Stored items
===============

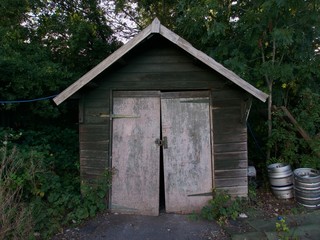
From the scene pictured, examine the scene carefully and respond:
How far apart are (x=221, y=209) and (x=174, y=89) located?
2.28m

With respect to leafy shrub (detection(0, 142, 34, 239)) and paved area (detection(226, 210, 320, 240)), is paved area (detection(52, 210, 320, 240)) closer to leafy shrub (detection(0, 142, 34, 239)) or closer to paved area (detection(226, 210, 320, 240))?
paved area (detection(226, 210, 320, 240))

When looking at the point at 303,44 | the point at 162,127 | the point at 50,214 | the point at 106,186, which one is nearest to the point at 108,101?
the point at 162,127

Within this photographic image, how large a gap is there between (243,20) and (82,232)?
5.38 metres

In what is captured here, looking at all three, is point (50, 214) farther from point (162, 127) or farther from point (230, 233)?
point (230, 233)

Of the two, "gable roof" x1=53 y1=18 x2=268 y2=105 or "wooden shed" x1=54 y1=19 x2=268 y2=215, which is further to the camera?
"wooden shed" x1=54 y1=19 x2=268 y2=215

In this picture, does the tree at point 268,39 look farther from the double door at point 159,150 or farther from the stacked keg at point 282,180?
the double door at point 159,150

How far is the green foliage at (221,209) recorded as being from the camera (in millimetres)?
4805

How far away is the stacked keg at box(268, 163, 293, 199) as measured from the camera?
18.0 ft

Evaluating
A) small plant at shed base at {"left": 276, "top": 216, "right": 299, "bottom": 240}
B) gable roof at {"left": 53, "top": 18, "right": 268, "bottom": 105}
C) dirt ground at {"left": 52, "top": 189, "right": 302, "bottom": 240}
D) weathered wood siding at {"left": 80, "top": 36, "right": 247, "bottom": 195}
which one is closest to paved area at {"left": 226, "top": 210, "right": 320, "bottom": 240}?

===============

The request — Rewrite all of the records with "gable roof" replaced by "pitched roof" and everything else unchanged. Omit the pictures from your answer.

Exercise output —
From the scene pictured, examine the scene carefully and respond:
How far apart are (x=221, y=209) and (x=174, y=89) located?
2.28m

With respect to leafy shrub (detection(0, 142, 34, 239)) and paved area (detection(226, 210, 320, 240)), is paved area (detection(52, 210, 320, 240)) closer to leafy shrub (detection(0, 142, 34, 239)) or closer to paved area (detection(226, 210, 320, 240))?
paved area (detection(226, 210, 320, 240))

When looking at the point at 303,44 | the point at 162,127 | the point at 50,214 | the point at 106,186, which one is nearest to the point at 108,101?
the point at 162,127

Within this photographic image, how large a gap is there between (243,20) and (82,232)?
5.38 metres

In what is captured here, looking at all three, is point (50, 214) farther from point (162, 127) or farther from point (230, 233)?
point (230, 233)

Of the two, "pitched roof" x1=53 y1=18 x2=268 y2=105 or "wooden shed" x1=54 y1=19 x2=268 y2=215, which is further to the camera?
"wooden shed" x1=54 y1=19 x2=268 y2=215

In this picture, does the tree at point 268,39 look farther from the double door at point 159,150 or farther from the stacked keg at point 282,180?
the double door at point 159,150

How far is the green foliage at (221,209) recorded as being from the camera (in millimetres)?
4805

How far away is the stacked keg at box(268, 163, 293, 199) as measured from the camera?
18.0 ft

Evaluating
A) small plant at shed base at {"left": 276, "top": 216, "right": 299, "bottom": 240}
B) pitched roof at {"left": 53, "top": 18, "right": 268, "bottom": 105}
C) dirt ground at {"left": 52, "top": 189, "right": 302, "bottom": 240}
D) weathered wood siding at {"left": 80, "top": 36, "right": 247, "bottom": 195}
which one is closest to paved area at {"left": 226, "top": 210, "right": 320, "bottom": 240}?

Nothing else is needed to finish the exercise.